ツワイゴフの3作目の映画「ゴースト・ワールド(原題:Ghost World)」(2001)はダニエル・クロウズの同名のコミックのコンテンツによってできているグラフィック・ノベルをベースにしたもので、この映画でツワイゴフとクロウズはアカデミー賞脚本賞にノミネートされている。

この映画「アートスクール・コンフィデンシャル」は、ツワイゴフにとって5作目になる映画で、映画「ゴースト・ワールド」同様にダニエル・クロウズの同名コミックを原作として作られたブラック・コメディの映画だ。

この映画「アートスクール・コンフィデンシャル」はタイトルの通り、美術学校の信頼関係を題材として取り上げた映画だ。もちろん映画には恋愛の要素や、芸術での成功を夢見る主人公の話としての要素もある。

この映画の主人公ジェローム・プラッツを取り巻く美術学校での人間関係は、信頼と呼べるものがない。ジェロームは、同じクラスの生徒の作品をけなしたことでクラスの生徒からは邪険に扱われる。

美術学校の人間関係は、ぎすぎすしたものだ。誰もが、自分の成功を願っている。成功者には、多数の敗者が群がる。成功者になるために、美術学校の生徒は自分の作品に対する先生や生徒の評価を過剰に気にする。そのため人間関係は、非常に悪い。誰もが、先生までもが自分の作品が認められること、つまり他の人を出し抜いて評価されることを願っている。それは主人公のジェロームでも、同じことだ。

そんなストラスモア美術学校で、殺人事件が起こっている。何者かがこの学校で、殺人を犯している。その殺人の犯人は、スラムの一角に住むある老人が犯人であることがすぐにわかる。

その老人は言う。「成功すれば絵画のバイヤーたちは俺の靴だって舐める。でも芸術家にとって重要なのは、10年に1度あるこの作品だというものを生み出した時の高揚感にある。その高揚感のために画家は、自分の執着する主題について描き続けるんだ」と。

この老人の画家はそう言いながら、人を殺してその死体を絵の題材にしている。それがその老人にとって執着できる主題だからだ。そしてその題材の犯罪性が、この映画の最後にジェロームを有名作家にする原因となる。

この映画の主人公ジェロームは誰もが望むように、芸術作品を完成させる喜びと、完成した芸術作品でビジネスで成功する願望を持っている。ジェロームはその夢を映画の最後に叶えることができる。そして自分の好きな人の愛を、手に入れる。

この映画で最初はジェロームは、女の子の気を引くために絵を描いている。最初はジェロームも女の子の気を引くため、つまりわかりやすく言えば女の子とセックスを目的として絵を描いている。
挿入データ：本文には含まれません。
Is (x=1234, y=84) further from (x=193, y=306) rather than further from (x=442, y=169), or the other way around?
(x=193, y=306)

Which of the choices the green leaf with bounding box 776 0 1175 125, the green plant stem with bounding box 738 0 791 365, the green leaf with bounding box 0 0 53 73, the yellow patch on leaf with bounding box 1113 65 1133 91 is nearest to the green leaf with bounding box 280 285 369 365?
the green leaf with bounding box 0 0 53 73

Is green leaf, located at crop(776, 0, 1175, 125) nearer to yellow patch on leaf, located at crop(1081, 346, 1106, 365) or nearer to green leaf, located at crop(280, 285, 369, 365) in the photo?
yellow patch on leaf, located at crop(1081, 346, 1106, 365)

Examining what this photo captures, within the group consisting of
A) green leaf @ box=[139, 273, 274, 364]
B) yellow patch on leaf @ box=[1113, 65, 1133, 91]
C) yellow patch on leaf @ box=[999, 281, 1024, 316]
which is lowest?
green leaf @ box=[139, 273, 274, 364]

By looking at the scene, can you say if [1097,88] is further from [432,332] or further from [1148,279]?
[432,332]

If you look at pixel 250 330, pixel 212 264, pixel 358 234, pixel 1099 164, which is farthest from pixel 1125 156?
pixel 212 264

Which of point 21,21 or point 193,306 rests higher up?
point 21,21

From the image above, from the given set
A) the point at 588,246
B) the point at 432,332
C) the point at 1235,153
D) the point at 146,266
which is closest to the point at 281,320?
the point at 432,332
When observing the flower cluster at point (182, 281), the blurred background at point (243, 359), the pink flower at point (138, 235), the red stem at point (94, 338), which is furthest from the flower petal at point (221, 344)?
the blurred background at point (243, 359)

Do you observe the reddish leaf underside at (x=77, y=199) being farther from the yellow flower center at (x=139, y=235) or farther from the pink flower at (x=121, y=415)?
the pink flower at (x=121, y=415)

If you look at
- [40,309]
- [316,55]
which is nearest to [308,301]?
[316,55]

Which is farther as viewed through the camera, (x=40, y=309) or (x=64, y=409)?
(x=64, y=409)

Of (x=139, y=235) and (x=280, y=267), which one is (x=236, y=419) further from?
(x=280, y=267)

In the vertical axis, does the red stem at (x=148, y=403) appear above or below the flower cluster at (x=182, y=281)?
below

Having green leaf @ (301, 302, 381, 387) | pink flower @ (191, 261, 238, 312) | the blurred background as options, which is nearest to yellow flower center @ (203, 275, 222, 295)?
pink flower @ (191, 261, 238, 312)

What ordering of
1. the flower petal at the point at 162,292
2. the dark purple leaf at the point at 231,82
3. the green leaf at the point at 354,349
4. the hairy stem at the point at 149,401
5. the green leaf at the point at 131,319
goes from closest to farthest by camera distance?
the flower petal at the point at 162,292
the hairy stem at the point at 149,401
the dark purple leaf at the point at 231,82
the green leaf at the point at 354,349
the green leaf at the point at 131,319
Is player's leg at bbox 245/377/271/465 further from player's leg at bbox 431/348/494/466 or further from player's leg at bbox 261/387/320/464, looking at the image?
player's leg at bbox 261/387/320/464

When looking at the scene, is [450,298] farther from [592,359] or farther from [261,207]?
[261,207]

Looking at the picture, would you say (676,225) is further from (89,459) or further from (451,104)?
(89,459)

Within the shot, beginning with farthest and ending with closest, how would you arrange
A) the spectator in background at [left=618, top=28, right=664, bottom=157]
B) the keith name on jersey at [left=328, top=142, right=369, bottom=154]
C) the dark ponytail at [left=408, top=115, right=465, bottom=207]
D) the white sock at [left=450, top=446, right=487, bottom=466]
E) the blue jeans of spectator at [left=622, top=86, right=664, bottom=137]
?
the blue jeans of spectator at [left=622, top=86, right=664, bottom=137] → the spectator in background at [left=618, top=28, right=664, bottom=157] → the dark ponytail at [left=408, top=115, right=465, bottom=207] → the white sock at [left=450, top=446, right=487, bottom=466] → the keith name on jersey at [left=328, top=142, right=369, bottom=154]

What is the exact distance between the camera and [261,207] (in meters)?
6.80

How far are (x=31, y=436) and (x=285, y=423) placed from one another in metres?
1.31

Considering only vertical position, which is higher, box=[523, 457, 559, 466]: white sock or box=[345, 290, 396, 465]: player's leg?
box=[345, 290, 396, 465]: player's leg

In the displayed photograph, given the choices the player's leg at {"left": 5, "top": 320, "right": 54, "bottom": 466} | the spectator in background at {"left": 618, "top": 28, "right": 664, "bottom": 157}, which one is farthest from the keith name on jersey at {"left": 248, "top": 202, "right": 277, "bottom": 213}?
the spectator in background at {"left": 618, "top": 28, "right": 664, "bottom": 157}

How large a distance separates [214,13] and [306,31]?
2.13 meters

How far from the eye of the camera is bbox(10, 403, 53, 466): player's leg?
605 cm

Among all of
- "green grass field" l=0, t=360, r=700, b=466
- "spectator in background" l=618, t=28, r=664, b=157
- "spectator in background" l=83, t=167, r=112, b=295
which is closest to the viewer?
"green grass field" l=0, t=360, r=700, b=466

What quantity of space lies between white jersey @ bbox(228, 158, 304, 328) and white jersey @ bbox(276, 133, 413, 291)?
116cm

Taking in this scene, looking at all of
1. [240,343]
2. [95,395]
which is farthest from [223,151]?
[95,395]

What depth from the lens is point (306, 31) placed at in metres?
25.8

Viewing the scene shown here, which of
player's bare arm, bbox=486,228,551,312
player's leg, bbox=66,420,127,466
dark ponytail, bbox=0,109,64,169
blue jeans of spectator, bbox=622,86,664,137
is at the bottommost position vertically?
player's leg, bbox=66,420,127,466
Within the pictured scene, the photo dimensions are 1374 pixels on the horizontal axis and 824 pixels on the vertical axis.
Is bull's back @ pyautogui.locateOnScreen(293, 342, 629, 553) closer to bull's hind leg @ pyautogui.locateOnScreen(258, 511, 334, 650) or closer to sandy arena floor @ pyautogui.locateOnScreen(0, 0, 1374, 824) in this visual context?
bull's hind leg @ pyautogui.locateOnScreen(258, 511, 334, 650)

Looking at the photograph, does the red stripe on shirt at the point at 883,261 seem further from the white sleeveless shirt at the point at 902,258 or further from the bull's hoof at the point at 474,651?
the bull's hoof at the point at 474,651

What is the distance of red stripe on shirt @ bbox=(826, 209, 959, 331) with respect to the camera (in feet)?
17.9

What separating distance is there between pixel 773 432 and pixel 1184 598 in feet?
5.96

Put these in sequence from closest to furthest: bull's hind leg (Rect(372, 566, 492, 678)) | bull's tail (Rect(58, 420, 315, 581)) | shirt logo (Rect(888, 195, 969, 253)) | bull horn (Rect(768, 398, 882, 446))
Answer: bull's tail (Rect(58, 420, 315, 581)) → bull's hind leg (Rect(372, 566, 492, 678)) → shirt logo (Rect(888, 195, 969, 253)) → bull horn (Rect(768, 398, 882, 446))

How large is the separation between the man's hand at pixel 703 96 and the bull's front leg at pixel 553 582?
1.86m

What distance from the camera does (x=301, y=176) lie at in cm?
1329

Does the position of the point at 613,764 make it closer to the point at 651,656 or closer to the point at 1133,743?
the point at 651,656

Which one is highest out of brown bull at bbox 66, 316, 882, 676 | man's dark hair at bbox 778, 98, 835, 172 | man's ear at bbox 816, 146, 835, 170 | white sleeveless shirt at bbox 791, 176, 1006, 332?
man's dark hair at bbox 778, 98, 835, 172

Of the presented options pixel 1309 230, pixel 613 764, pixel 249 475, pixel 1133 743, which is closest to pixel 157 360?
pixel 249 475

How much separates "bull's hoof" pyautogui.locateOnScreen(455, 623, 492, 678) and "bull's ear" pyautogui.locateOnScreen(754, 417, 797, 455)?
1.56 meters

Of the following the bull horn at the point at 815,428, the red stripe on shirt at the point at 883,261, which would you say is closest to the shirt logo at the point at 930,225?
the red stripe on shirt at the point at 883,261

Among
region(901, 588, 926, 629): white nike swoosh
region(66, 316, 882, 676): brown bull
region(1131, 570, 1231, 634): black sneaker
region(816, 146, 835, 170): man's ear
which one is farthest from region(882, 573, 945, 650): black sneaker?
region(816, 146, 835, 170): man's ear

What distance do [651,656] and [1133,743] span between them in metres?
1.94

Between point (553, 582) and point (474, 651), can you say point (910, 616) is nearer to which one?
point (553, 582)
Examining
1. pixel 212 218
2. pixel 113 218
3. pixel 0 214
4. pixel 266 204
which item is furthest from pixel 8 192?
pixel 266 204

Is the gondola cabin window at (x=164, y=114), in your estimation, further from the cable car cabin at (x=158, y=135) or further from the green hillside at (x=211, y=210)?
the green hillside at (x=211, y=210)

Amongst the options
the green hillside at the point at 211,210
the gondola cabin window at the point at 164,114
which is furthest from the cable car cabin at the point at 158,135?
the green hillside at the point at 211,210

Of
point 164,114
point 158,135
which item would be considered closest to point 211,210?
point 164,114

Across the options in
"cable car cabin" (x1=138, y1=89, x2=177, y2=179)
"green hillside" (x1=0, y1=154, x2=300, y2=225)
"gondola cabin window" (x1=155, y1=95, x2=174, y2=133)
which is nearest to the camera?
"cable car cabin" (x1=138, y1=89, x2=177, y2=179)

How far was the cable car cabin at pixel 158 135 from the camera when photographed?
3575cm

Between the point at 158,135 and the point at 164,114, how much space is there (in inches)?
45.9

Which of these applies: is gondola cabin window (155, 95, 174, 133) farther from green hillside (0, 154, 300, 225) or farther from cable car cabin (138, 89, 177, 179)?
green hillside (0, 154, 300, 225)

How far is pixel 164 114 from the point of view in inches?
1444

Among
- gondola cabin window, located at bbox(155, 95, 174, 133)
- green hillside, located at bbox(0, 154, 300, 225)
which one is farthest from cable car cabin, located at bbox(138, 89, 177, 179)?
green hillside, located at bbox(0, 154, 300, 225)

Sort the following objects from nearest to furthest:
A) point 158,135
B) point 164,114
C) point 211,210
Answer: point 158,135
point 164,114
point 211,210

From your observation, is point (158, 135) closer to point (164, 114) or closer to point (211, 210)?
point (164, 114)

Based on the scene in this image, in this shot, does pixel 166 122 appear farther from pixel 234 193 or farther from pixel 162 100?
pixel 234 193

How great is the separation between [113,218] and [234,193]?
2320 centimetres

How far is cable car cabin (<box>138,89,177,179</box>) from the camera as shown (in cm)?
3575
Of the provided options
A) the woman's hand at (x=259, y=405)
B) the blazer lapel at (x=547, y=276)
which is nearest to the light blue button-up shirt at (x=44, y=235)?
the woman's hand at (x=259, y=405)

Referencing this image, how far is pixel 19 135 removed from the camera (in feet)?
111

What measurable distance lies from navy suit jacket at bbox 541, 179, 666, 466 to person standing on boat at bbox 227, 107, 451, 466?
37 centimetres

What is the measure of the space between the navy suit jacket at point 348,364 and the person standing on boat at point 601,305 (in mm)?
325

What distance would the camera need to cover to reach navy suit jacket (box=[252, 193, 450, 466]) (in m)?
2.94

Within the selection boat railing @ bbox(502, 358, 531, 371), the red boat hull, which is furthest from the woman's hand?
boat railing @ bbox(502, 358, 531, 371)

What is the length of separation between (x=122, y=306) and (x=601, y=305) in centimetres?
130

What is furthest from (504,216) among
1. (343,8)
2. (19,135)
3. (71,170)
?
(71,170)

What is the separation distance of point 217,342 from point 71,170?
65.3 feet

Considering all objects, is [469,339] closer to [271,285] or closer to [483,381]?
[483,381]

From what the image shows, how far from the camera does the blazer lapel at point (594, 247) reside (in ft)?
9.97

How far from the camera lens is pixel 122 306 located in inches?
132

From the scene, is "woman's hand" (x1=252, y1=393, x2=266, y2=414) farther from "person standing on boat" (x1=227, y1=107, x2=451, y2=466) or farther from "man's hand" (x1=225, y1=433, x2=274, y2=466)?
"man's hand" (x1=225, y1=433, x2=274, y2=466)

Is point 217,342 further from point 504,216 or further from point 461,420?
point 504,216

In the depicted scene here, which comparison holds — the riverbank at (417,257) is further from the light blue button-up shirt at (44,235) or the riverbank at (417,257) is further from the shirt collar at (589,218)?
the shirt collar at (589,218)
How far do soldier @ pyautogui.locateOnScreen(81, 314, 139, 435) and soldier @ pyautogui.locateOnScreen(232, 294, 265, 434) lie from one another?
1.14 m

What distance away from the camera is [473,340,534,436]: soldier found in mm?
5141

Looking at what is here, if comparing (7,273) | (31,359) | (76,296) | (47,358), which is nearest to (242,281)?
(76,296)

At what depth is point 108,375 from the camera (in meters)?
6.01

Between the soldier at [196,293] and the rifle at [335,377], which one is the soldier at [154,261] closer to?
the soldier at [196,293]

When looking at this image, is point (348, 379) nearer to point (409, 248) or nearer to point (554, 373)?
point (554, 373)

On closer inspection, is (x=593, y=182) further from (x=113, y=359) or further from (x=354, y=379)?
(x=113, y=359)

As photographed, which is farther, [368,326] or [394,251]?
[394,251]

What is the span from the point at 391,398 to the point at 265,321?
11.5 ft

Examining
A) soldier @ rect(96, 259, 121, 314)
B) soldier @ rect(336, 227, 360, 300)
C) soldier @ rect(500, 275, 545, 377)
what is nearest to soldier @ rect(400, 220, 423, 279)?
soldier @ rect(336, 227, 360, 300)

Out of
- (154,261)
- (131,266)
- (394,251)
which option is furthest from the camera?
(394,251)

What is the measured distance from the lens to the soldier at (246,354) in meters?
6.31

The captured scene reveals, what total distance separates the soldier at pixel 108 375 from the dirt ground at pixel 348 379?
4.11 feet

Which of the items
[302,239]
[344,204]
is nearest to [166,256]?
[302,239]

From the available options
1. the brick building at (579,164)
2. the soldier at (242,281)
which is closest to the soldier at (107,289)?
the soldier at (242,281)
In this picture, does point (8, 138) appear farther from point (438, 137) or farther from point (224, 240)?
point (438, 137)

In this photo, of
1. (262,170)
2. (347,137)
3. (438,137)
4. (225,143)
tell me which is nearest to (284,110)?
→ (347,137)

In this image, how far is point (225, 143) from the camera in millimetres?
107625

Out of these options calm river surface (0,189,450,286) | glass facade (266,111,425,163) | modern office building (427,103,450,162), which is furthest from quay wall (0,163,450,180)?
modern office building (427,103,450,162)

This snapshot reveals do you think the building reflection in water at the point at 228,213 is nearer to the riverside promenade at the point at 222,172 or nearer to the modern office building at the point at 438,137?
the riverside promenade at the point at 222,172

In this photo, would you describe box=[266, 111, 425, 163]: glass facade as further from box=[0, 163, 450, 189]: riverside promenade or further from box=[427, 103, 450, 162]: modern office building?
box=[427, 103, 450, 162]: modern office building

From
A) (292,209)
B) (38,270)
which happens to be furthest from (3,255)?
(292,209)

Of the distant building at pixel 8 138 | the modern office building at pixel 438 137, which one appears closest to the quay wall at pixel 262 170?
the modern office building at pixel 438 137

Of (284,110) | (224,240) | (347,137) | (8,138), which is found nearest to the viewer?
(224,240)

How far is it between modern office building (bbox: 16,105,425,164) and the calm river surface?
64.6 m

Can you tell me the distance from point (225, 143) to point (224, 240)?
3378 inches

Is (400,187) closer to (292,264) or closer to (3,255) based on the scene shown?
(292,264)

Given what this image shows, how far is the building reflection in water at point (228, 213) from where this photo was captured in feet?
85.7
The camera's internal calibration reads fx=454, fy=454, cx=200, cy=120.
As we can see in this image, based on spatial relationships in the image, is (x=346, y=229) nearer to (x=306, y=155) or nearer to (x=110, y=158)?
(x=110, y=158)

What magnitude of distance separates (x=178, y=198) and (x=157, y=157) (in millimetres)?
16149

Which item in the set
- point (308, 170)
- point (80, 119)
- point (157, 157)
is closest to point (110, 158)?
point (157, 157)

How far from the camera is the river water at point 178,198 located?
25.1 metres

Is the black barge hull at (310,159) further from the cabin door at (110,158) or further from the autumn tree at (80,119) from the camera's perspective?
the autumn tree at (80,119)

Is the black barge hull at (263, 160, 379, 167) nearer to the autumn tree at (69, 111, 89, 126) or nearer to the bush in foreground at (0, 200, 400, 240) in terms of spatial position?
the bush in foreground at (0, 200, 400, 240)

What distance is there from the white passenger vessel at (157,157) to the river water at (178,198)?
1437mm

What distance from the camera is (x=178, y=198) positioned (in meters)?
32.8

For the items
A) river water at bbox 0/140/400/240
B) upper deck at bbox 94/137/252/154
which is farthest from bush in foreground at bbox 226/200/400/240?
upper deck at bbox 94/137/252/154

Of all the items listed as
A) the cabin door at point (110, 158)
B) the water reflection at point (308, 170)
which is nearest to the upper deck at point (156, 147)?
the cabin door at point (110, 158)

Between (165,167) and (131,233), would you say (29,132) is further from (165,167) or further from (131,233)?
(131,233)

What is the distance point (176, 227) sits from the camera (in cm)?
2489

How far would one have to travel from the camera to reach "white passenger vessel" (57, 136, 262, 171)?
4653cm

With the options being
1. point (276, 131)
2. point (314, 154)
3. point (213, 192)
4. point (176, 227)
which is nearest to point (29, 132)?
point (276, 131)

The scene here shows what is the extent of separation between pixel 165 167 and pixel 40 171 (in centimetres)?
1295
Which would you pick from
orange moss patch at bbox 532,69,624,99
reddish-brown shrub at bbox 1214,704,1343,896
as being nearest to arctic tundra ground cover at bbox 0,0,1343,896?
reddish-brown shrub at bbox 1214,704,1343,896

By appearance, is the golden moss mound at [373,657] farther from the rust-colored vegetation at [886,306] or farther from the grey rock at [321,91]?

しかし次第にジェロームは、絵そのものに囚われるようになる。絵を描き上げた時の達成感のようなものに、ジェロームは心を奪われる。フロイトの言葉を借りて言うならば、ジェロームは性欲を芸術に昇華させたのだ。

成功には、人々の間に自分の存在が浸透するきっかけが必要だ。それがこの映画では、死者を殺して描いた絵画という形で描かれる。その犯罪的なスキャンダル性が、人々の注目を奪ったのだ。ジェロームは、老人の絵画を利用して成功をつかみ取る。刑務所の中で。

映画の中で生徒が芸術作品は、家父長制が生み出したものだと発言する。それはきっと、絵画や彫刻の裸婦の作品を念頭に置いたものだろう。ヌード作品は、芸術の購入者にとってはポルノと何ら変わりはない。そしてそのポルノを買うのは、男性の購買者だとここでは考えられる。

芸術家が囚われる芸術の完成と、芸術によるビジネス的成功。芸術とお金の関係。芸術がお金から自律したものであるとメディアがあおるたびに、ビジネスに奔走する芸術家の姿は滑稽に描かれることになる。芸術と仕事が結びついていた過去の時代、芸術が工房でライン生産のように係分けして作られていた事実を人はもっと知るべきだ。